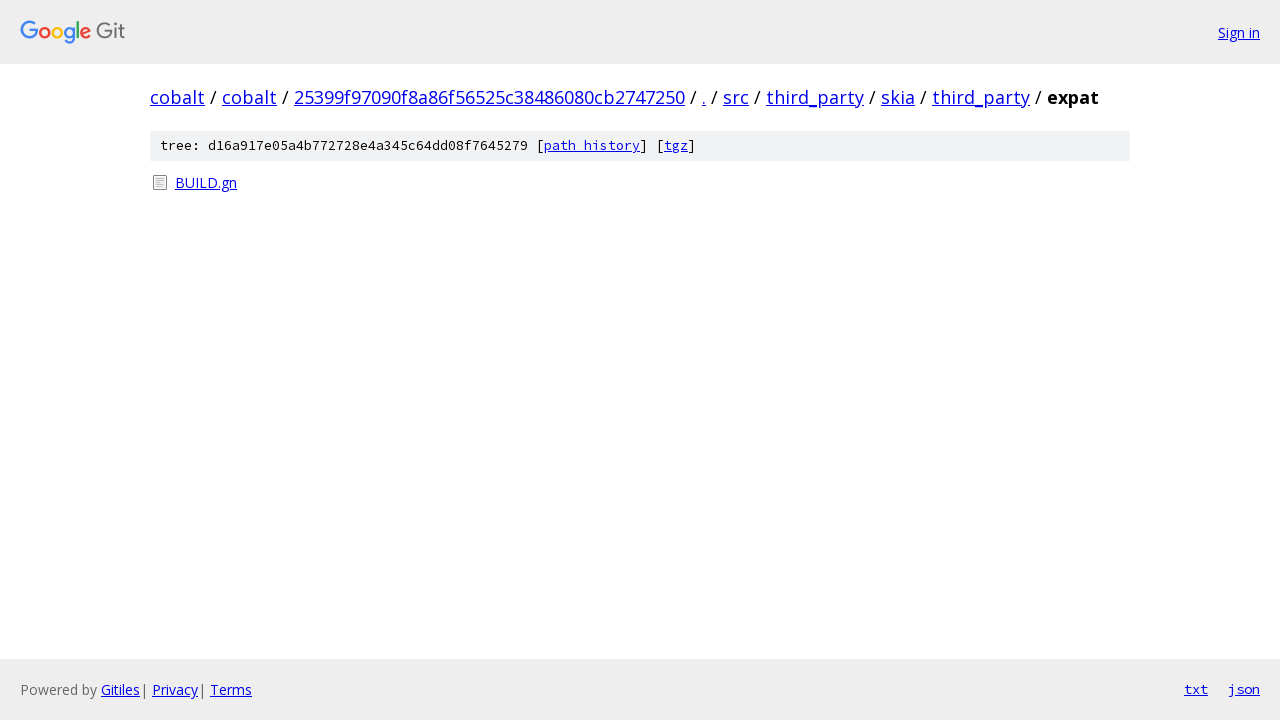

--- FILE ---
content_type: text/html; charset=utf-8
request_url: https://cobalt.googlesource.com/cobalt/+/25399f97090f8a86f56525c38486080cb2747250/src/third_party/skia/third_party/expat?autodive=0%2F%2F%2F/
body_size: 752
content:
<!DOCTYPE html><html lang="en"><head><meta charset="utf-8"><meta name="viewport" content="width=device-width, initial-scale=1"><title>src/third_party/skia/third_party/expat - cobalt - Git at Google</title><link rel="stylesheet" type="text/css" href="/+static/base.css"><!-- default customHeadTagPart --></head><body class="Site"><header class="Site-header"><div class="Header"><a class="Header-image" href="/"><img src="//www.gstatic.com/images/branding/lockups/2x/lockup_git_color_108x24dp.png" width="108" height="24" alt="Google Git"></a><div class="Header-menu"> <a class="Header-menuItem" href="https://accounts.google.com/AccountChooser?faa=1&amp;continue=https://cobalt.googlesource.com/login/cobalt/%2B/25399f97090f8a86f56525c38486080cb2747250/src/third_party/skia/third_party/expat?autodive%3D0%252F%252F%252F%252F">Sign in</a> </div></div></header><div class="Site-content"><div class="Container "><div class="Breadcrumbs"><a class="Breadcrumbs-crumb" href="/?format=HTML">cobalt</a> / <a class="Breadcrumbs-crumb" href="/cobalt/">cobalt</a> / <a class="Breadcrumbs-crumb" href="/cobalt/+/25399f97090f8a86f56525c38486080cb2747250">25399f97090f8a86f56525c38486080cb2747250</a> / <a class="Breadcrumbs-crumb" href="/cobalt/+/25399f97090f8a86f56525c38486080cb2747250/?autodive=0%2F%2F%2F%2F">.</a> / <a class="Breadcrumbs-crumb" href="/cobalt/+/25399f97090f8a86f56525c38486080cb2747250/src?autodive=0%2F%2F%2F%2F">src</a> / <a class="Breadcrumbs-crumb" href="/cobalt/+/25399f97090f8a86f56525c38486080cb2747250/src/third_party?autodive=0%2F%2F%2F%2F">third_party</a> / <a class="Breadcrumbs-crumb" href="/cobalt/+/25399f97090f8a86f56525c38486080cb2747250/src/third_party/skia?autodive=0%2F%2F%2F%2F">skia</a> / <a class="Breadcrumbs-crumb" href="/cobalt/+/25399f97090f8a86f56525c38486080cb2747250/src/third_party/skia/third_party?autodive=0%2F%2F%2F%2F">third_party</a> / <span class="Breadcrumbs-crumb">expat</span></div><div class="TreeDetail"><div class="u-sha1 u-monospace TreeDetail-sha1">tree: d16a917e05a4b772728e4a345c64dd08f7645279 [<a href="/cobalt/+log/25399f97090f8a86f56525c38486080cb2747250/src/third_party/skia/third_party/expat">path history</a>] <span>[<a href="/cobalt/+archive/25399f97090f8a86f56525c38486080cb2747250/src/third_party/skia/third_party/expat.tar.gz">tgz</a>]</span></div><ol class="FileList"><li class="FileList-item FileList-item--regularFile" title="Regular file - BUILD.gn"><a class="FileList-itemLink" href="/cobalt/+/25399f97090f8a86f56525c38486080cb2747250/src/third_party/skia/third_party/expat/BUILD.gn?autodive=0%2F%2F%2F%2F">BUILD.gn</a></li></ol></div></div> <!-- Container --></div> <!-- Site-content --><footer class="Site-footer"><div class="Footer"><span class="Footer-poweredBy">Powered by <a href="https://gerrit.googlesource.com/gitiles/">Gitiles</a>| <a href="https://policies.google.com/privacy">Privacy</a>| <a href="https://policies.google.com/terms">Terms</a></span><span class="Footer-formats"><a class="u-monospace Footer-formatsItem" href="?format=TEXT">txt</a> <a class="u-monospace Footer-formatsItem" href="?format=JSON">json</a></span></div></footer></body></html>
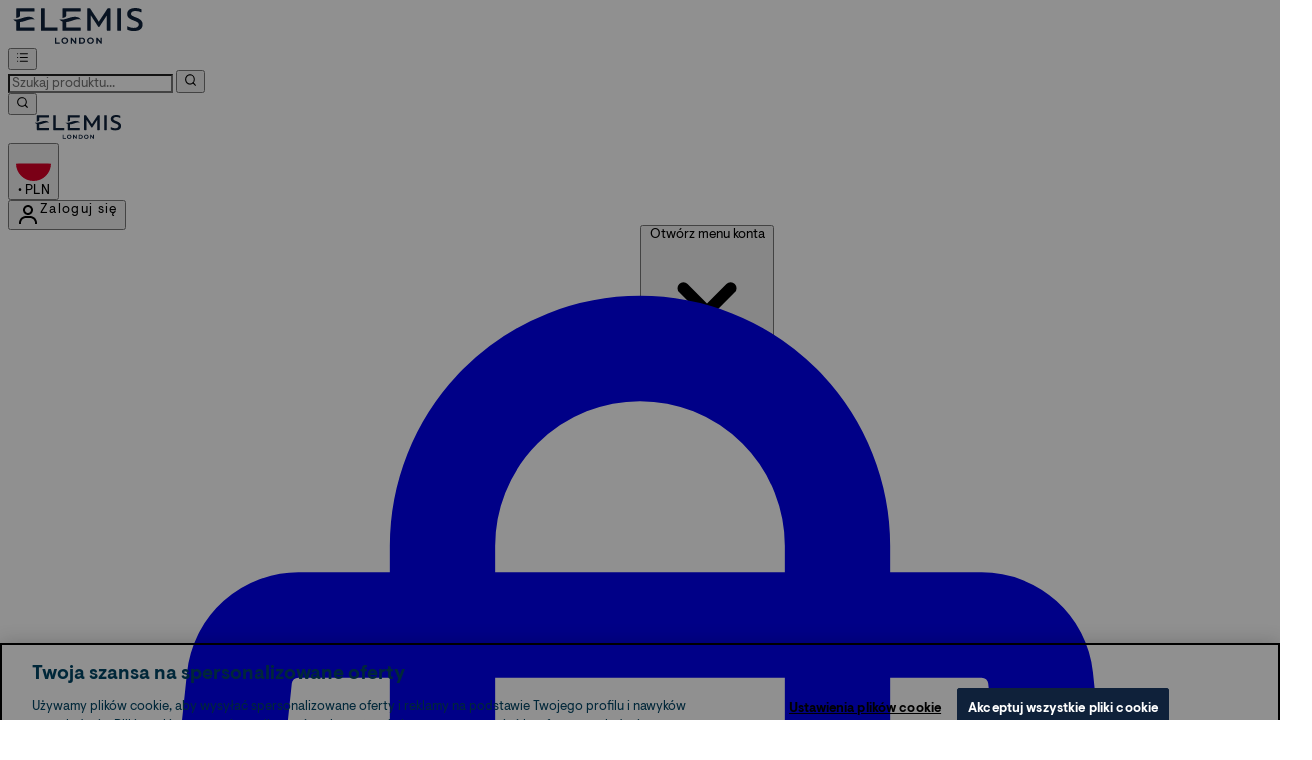

--- FILE ---
content_type: application/x-javascript
request_url: https://pl.elemis.com/ssr-assets/Variations.CXrjDg1M.js
body_size: 1898
content:
import{j as a}from"./jsx-runtime.D_zvdyIk.js";import{V as z}from"./Variation.CVWfmlDF.js";import{s as E,a as I,b as K,c as P,p as F}from"./product.DYO2xBja.js";import{r as k}from"./index.Cq4AiLjf.js";import{P as L}from"./Picture.CN_IQM7y.js";import{b as _}from"./imageOptimization.CUbGEBTo.js";import"./Variation.DNrSloXh.js";import"./pubsub.Be7VIgrv.js";/* empty css                        */import"./index.DtsRjIc2.js";import"./index.BSdFiPHn.js";import"./_commonjsHelpers.CqkleIqs.js";const q=({productData:n,activeSku:u,handleVariationUpdate:y,domain:d})=>{const c=n?.linkedOn||"Colour",v=n?.variants?.find(e=>e.sku===u),[m,h]=k.useState({}),j={format:"webp",auto:"avif",width:70,height:110,fit:"cover",quality:65},C=k.useMemo(()=>{const e=new Map;return n?.variants&&n.variants.forEach(i=>{const r=i.choices?.find(t=>t.optionKey===c),s=i.product?.images?.[0];if(r&&!e.has(r.key)){const t=_(s?.original,d,j),o=s?.altText;t&&e.set(r.key,{src:t,altText:o})}}),e},[n?.variants,c]),p=k.useMemo(()=>{const e=new Map;return n?.variants&&n.variants.forEach(i=>{const r=i.choices?.map(s=>`${s.optionKey}:${s.key}`).sort().join("|");r&&e.set(r,i)}),e},[n?.variants]);k.useEffect(()=>{if(v?.choices){const e={};v.choices.forEach(i=>{e[i.optionKey]=i.key}),h(e)}},[v]);const O=n?.options?.filter(e=>e.key!==c)||[],w=()=>{const e=new Map;return(n?.variants?.filter(r=>Object.entries(m).every(([s,t])=>{if(s===c)return!0;const o=r.choices?.find(l=>l.optionKey===s);return!t||o?.key===t}))||[]).forEach(r=>{const s=r.choices?.find(t=>t.optionKey===c);if(s){if(!e.has(s.key)){const t=C.get(s.key);e.set(s.key,{colorKey:s.key,image:t?.src,imageAlt:t?.altText,inStock:!1})}if(r.inStock){const t=e.get(s.key);t.inStock=!0,e.set(s.key,t)}}}),e},S=e=>{const i=new Map,r=n?.variants?.filter(t=>Object.entries(m).every(([o,l])=>{if(o===e)return!0;const f=t.choices?.find(b=>b.optionKey===o);return!l||f?.key===l}))||[];r.forEach(t=>{const o=t.choices?.find(l=>l.optionKey===e);if(o&&!i.has(o.key)){const l=r.some(f=>f.choices?.find(V=>V.optionKey===e)?.key===o.key&&f.inStock);i.set(o.key,{variant:t,choice:o,inStock:l})}});const s=Array.from(i.values());return e.toLowerCase()==="size"&&s.sort((t,o)=>{const l=["xxxs","xxs","xs","s","m","l","xl","xxl","xxxl"],f=(t.choice.key||t.choice.title||"").toLowerCase().trim(),b=(o.choice.key||o.choice.title||"").toLowerCase().trim(),V=l.indexOf(f),N=l.indexOf(b);if(V!==-1&&N!==-1)return V-N;if(V!==-1)return-1;if(N!==-1)return 1;{const A=parseFloat(f)||parseFloat(t.choice.title)||0,M=parseFloat(b)||parseFloat(o.choice.title)||0;return!isNaN(A)&&!isNaN(M)?A-M:f.localeCompare(b)}}),s},g=k.useCallback(e=>{const i={...m,[c]:e};h(i);const r=Object.entries(i).map(([t,o])=>`${t}:${o}`).sort().join("|"),s=p.get(r);s&&y({sku:s.sku,stock:s.inStock})},[m,c,p,y]),$=k.useCallback((e,i)=>{const r={...m,[e]:i};h(r);const s=Object.entries(r).map(([o,l])=>`${o}:${l}`).sort().join("|"),t=p.get(s);t&&y({sku:t.sku,stock:t.inStock})},[m,p,y]),x=w();return a.jsxs("div",{className:"space-y-6","data-feature":"hasImageVariants",children:[O.map(e=>{const i=S(e.key);return i.length===0?null:a.jsxs("div",{children:[a.jsxs("label",{className:"block text-sm font-medium mb-3",children:[e.localizedKey||e.key,":"]}),a.jsx("div",{className:"flex flex-wrap gap-2",children:i.map(({variant:r,choice:s,inStock:t})=>a.jsx("button",{onClick:()=>$(e.key,s.key),className:`
                                        px-4 py-2 border rounded-site text-sm font-medium transition-all duration-200
                                        ${m[e.key]===s.key?"border-primary bg-primary text-white":"border-gray-300 bg-white text-gray-700 hover:border-gray-400"}
                                        ${t?"cursor-pointer hover:shadow-sm":"opacity-50 cursor-not-allowed line-through"}
                                        focus:outline-none focus:ring-2 focus:ring-primary focus:ring-offset-2
                                    `,children:s.title||s.key},s.key))})]},e.key)}),x.size>0&&a.jsxs("div",{children:[a.jsxs("label",{className:"block text-sm font-medium mb-3",children:[n?.options?.find(e=>e.key===c)?.localizedKey||c,":"]}),a.jsx("div",{className:"w-full flex flex-row flex-wrap gap-2",children:Array.from(x.entries()).map(([e,i])=>a.jsx("button",{className:`
                                    w-16 md:w-20 flex-shrink-0 
                                    relative overflow-hidden rounded-site
                                    border-2 transition-all duration-200 ease-in-out
                                    ${m[c]===e?"border-primary ring-2 ring-primary ring-offset-2":"border-gray-200 hover:border-gray-300"}
                                    ${i.inStock?"hover:scale-105 hover:shadow-md cursor-pointer":"opacity-50 cursor-not-allowed grayscale"}
                                    focus:outline-none focus:ring-2 focus:ring-primary focus:ring-offset-2
                                `,onClick:()=>g(e),children:a.jsx(L,{src:i.image,alt:i.imageAlt||`${c} ${e}`,imgClasses:"w-full h-full object-cover rounded-site product-item-image",loading:"lazy",decoding:"async"})},e))})]})]})},D=({activeSku:n,productData:u,quickBuy:y=!1,tenantConfig:d,domain:c,isReviewsPage:v=!1,currentUrl:m,onVariantChange:h})=>{const j=d?.features?.productVariantsButtonOptions||["Size","Colour","Amount"],C=d?.features?.hasImageVariants||!1,p=d?.features?.hasDualVariantControls||[],O=d?.features?.hasOutOfStockVariantsHidden||!1,[w,S]=k.useState(n);k.useEffect(()=>{S(n)},[n]);const g={sku:u?.sku,linkedOn:u?.linkedOn,options:u?.options,variants:O?u?.variants?.filter(e=>e.inStock===!0):u?.variants,defaultVariant:{sku:w}};if(g?.options?.length===0&&g?.variants?.length<=1)return null;const $=e=>{const i=u?.variants.find(r=>r.sku===e?.sku);window.thgAnalytics.instance.viewItem({item_id:e?.sku?.toString(),item_name:i?.title,item_brand:i?.product?.brand?.name||"",item_category:"",price:Number(i?.price?.price?.amount),currency:window.sessionSettings.currency,quantity:F.get().quantity})},x=e=>{S(e.sku),y?(E(e.sku),I(e.stock==="true")):(K(e.sku),P(e.stock==="true"||e.stock===!0)),$(e),v&&m&&e.sku!==n&&(window.history.replaceState(null,"",`/reviews/${e.sku}/`),h&&h(e.sku))};return C?a.jsx(q,{productData:g,activeSku:n,handleVariationUpdate:x,domain:c}):a.jsx(a.Fragment,{children:a.jsx("div",{className:"text-body",children:a.jsx(z,{id:u?.sku,options:{product:g,activeVariant:w,layout:{button:j},dualVariations:p},onVariationUpdated:x,onLinkedVariationUpdated:x},`${u?.sku}-${w}`)})})};export{D as Variations};
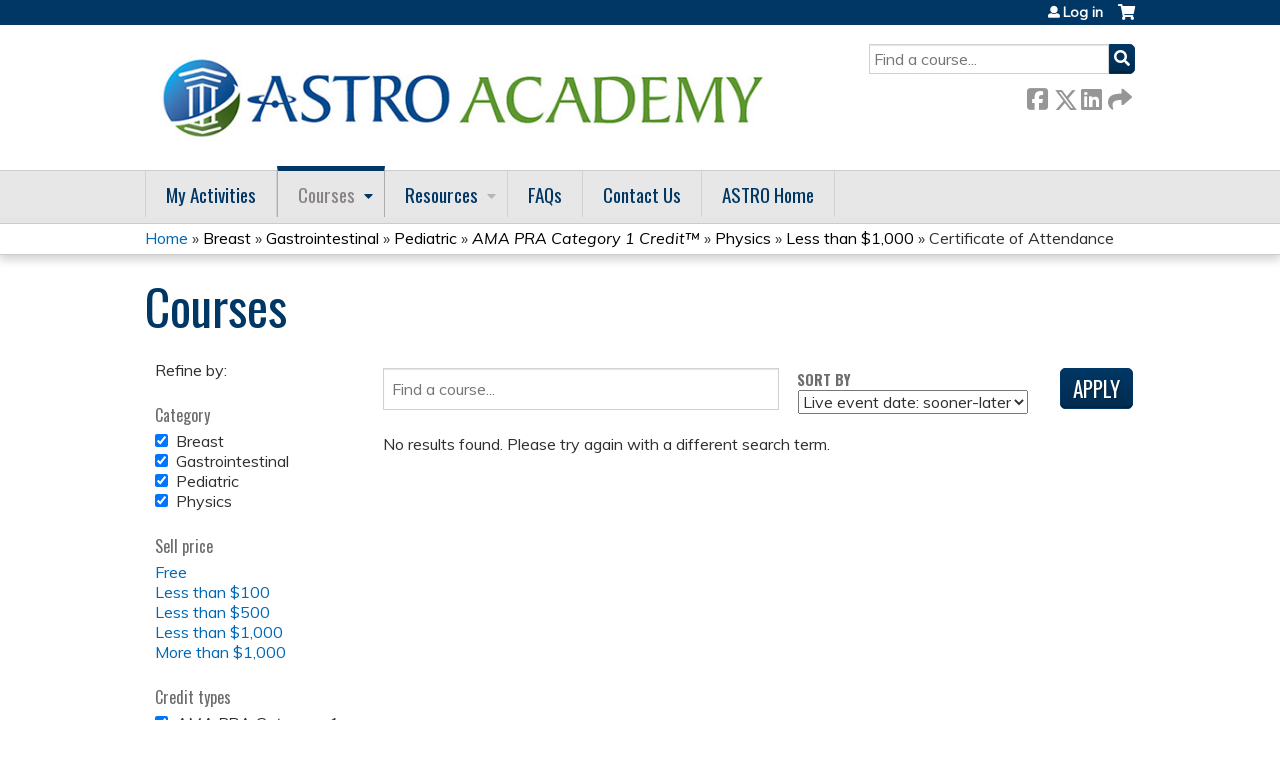

--- FILE ---
content_type: text/javascript
request_url: https://polo.feathr.co/v1/analytics/match/script.js?a_id=5cf7fbbb5f0575000e7e80bf&pk=feathr
body_size: -600
content:
(function (w) {
    
        
    if (typeof w.feathr === 'function') {
        w.feathr('integrate', 'ttd', '69704c119af8600002907233');
    }
        
        
    if (typeof w.feathr === 'function') {
        w.feathr('match', '69704c119af8600002907233');
    }
        
    
}(window));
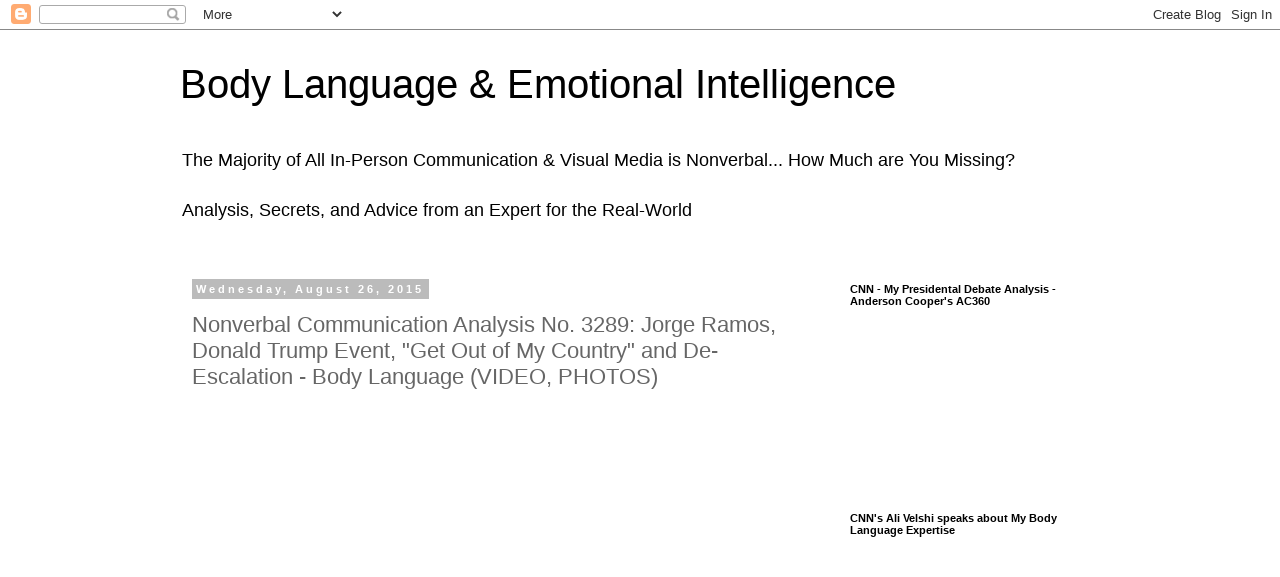

--- FILE ---
content_type: text/html; charset=utf-8
request_url: https://www.google.com/recaptcha/api2/aframe
body_size: 268
content:
<!DOCTYPE HTML><html><head><meta http-equiv="content-type" content="text/html; charset=UTF-8"></head><body><script nonce="rszMVgKvNRCSpXpkMfOpwQ">/** Anti-fraud and anti-abuse applications only. See google.com/recaptcha */ try{var clients={'sodar':'https://pagead2.googlesyndication.com/pagead/sodar?'};window.addEventListener("message",function(a){try{if(a.source===window.parent){var b=JSON.parse(a.data);var c=clients[b['id']];if(c){var d=document.createElement('img');d.src=c+b['params']+'&rc='+(localStorage.getItem("rc::a")?sessionStorage.getItem("rc::b"):"");window.document.body.appendChild(d);sessionStorage.setItem("rc::e",parseInt(sessionStorage.getItem("rc::e")||0)+1);localStorage.setItem("rc::h",'1768698908079');}}}catch(b){}});window.parent.postMessage("_grecaptcha_ready", "*");}catch(b){}</script></body></html>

__Task to carry out__: Answer with the number alone: how many lines in the records include the word "outline"?

__Solution for this problem__: 2